== PROBLEM DETAILS ==
Copy exactly the last part of the entries, starting from the line with "From the image presented, among" and including the final line.

== PROVIDED DATA ==
* Begin *

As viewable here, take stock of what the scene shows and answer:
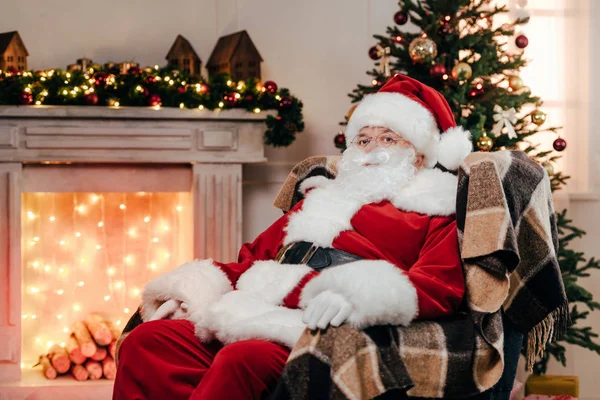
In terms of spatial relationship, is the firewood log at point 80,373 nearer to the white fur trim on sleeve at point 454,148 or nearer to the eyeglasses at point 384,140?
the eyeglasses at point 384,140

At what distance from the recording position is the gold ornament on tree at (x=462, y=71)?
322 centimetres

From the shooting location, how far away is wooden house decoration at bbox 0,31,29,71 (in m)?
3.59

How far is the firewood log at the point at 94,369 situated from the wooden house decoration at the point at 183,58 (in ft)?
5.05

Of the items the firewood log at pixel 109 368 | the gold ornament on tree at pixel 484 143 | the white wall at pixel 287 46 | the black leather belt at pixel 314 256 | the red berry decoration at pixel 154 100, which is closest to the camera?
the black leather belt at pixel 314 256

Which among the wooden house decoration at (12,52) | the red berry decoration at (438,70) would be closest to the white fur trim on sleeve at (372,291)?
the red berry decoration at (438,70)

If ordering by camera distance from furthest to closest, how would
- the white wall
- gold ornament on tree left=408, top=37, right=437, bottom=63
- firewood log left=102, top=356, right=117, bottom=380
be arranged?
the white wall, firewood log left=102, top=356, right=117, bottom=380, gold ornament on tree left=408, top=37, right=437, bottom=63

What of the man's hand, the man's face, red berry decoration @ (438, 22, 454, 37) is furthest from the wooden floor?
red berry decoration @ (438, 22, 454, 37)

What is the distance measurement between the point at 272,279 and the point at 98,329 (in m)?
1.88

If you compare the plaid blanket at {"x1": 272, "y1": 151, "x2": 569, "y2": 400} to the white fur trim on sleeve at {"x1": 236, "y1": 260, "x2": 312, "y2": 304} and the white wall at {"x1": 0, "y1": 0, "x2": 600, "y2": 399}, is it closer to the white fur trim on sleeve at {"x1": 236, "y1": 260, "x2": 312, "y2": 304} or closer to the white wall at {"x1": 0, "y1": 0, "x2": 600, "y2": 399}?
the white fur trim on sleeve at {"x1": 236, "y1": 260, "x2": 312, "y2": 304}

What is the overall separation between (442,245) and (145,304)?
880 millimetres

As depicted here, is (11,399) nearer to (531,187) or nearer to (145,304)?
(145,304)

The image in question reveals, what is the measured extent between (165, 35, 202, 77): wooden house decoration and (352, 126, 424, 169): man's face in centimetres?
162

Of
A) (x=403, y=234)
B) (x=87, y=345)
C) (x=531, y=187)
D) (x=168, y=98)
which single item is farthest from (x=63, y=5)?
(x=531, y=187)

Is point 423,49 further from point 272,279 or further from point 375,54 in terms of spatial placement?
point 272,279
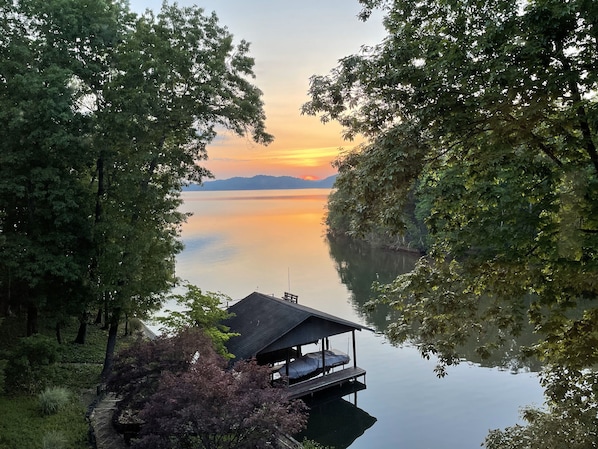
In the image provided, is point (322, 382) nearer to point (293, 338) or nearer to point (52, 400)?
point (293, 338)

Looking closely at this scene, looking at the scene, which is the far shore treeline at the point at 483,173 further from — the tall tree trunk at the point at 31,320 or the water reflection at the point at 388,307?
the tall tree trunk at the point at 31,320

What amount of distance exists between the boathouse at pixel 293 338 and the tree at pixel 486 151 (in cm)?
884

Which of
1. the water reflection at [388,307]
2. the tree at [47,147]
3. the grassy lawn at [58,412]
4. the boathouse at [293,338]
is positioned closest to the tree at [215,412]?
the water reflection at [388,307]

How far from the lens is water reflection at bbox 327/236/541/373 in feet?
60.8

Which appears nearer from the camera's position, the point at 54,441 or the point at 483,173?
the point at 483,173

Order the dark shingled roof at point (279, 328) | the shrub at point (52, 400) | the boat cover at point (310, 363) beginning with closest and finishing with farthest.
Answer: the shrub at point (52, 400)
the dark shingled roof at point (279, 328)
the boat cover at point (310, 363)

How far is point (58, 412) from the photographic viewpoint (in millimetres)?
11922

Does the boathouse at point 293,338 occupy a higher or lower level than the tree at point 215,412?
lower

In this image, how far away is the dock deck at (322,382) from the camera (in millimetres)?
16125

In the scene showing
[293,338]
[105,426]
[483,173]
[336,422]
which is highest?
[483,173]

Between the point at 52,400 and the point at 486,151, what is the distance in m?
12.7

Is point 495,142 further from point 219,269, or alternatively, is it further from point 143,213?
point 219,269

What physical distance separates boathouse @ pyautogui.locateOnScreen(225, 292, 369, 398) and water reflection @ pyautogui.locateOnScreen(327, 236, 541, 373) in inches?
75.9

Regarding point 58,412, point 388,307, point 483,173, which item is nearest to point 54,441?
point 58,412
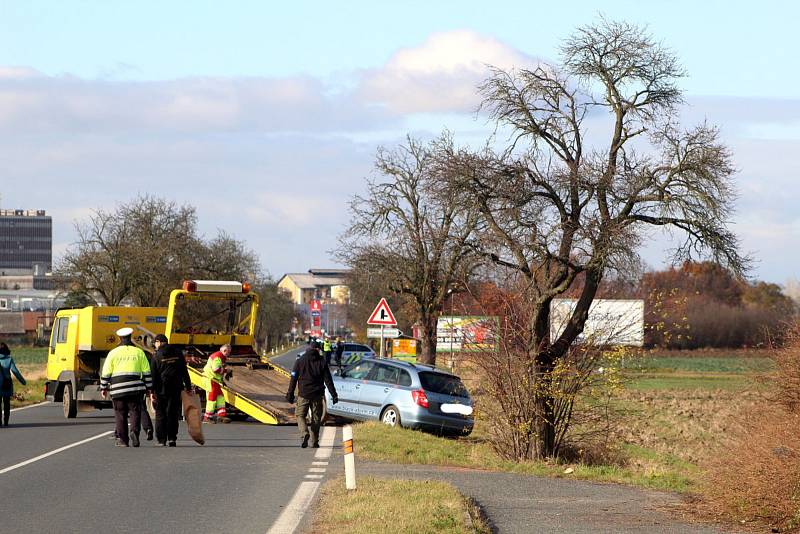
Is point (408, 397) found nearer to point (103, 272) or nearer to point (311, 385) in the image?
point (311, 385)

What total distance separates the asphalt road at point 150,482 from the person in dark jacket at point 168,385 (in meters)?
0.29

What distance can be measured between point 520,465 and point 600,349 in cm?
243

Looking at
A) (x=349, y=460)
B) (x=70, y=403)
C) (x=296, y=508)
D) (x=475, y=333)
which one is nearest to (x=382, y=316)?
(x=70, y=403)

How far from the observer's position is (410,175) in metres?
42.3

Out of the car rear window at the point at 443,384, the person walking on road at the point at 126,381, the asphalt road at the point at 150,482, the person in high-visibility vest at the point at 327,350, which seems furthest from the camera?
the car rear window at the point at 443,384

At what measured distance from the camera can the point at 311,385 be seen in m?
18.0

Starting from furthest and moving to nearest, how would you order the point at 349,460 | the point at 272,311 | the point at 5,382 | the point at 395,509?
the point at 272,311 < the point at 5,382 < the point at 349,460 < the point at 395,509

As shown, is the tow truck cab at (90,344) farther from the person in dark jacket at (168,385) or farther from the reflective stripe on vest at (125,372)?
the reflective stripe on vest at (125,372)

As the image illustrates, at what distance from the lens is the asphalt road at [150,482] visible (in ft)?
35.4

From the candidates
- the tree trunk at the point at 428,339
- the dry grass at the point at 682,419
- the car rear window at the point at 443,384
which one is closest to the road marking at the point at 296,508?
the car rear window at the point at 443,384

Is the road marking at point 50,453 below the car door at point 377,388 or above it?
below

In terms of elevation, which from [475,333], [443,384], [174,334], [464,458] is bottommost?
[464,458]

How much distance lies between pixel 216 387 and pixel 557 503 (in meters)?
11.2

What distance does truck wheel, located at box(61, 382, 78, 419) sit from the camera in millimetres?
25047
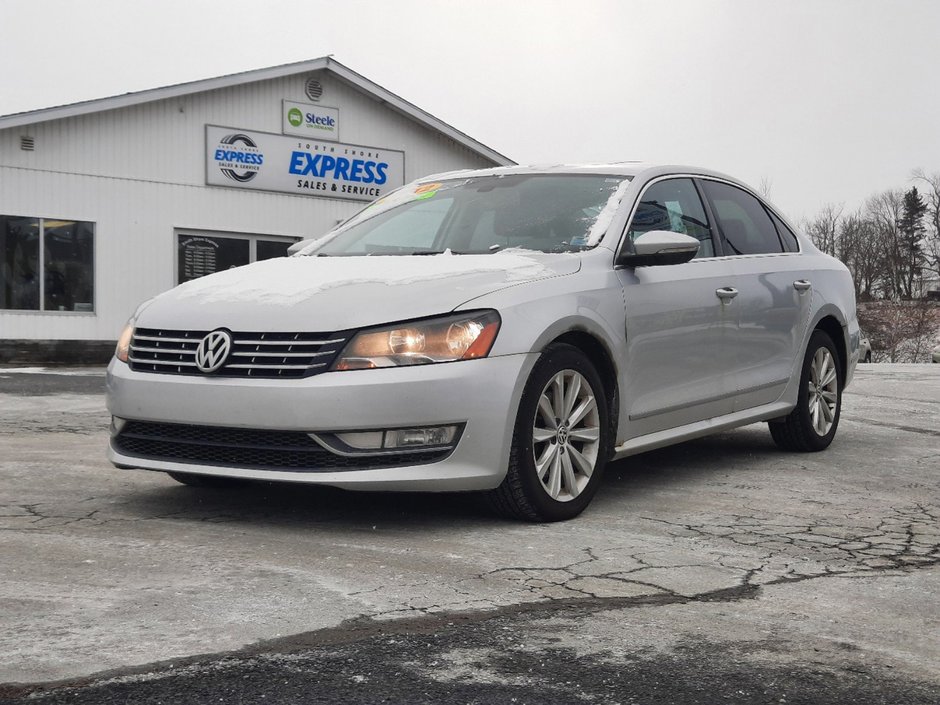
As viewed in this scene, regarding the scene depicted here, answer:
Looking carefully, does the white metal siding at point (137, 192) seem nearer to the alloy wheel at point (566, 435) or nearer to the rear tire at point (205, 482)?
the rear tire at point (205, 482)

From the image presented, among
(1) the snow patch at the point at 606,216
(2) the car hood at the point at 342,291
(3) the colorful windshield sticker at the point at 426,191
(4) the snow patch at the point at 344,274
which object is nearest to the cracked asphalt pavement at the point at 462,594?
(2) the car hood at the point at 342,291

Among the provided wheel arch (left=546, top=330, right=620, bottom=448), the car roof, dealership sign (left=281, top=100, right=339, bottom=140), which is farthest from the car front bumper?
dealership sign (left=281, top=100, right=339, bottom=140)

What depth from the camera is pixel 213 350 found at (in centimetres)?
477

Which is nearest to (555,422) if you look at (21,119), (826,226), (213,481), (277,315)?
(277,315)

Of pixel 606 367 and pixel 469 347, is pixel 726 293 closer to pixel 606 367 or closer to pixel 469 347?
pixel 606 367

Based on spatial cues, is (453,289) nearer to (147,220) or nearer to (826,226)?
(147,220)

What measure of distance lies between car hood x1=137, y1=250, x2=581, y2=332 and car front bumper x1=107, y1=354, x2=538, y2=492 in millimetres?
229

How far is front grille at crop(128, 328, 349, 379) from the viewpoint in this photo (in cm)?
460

* End *

== SOLVED PROBLEM ==
From the image presented, among
(1) the snow patch at the point at 606,216
(2) the car hood at the point at 342,291
(3) the colorful windshield sticker at the point at 426,191
(4) the snow patch at the point at 344,274
which object is nearest to the cracked asphalt pavement at the point at 462,594?
(2) the car hood at the point at 342,291

Among the provided wheel arch (left=546, top=330, right=620, bottom=448), the car roof, dealership sign (left=281, top=100, right=339, bottom=140), which is farthest from the car front bumper?
dealership sign (left=281, top=100, right=339, bottom=140)

What depth from the camera is pixel 213 350 found at (in centimetres)?
477

Which is nearest to (555,422) if you look at (21,119), (826,226), (213,481), (277,315)?
(277,315)

Of pixel 606 367 and pixel 469 347, is pixel 726 293 closer to pixel 606 367 or closer to pixel 469 347?
pixel 606 367

Based on spatial cues, is (453,289) nearer to (147,220) or nearer to (826,226)?
(147,220)

What measure of distance lies between car hood x1=137, y1=250, x2=581, y2=332 and car front bumper x1=107, y1=354, x2=538, y2=492 in millimetres?
229

How far is front grille at crop(128, 328, 349, 379) from the viewpoint in this photo (in cm)?
460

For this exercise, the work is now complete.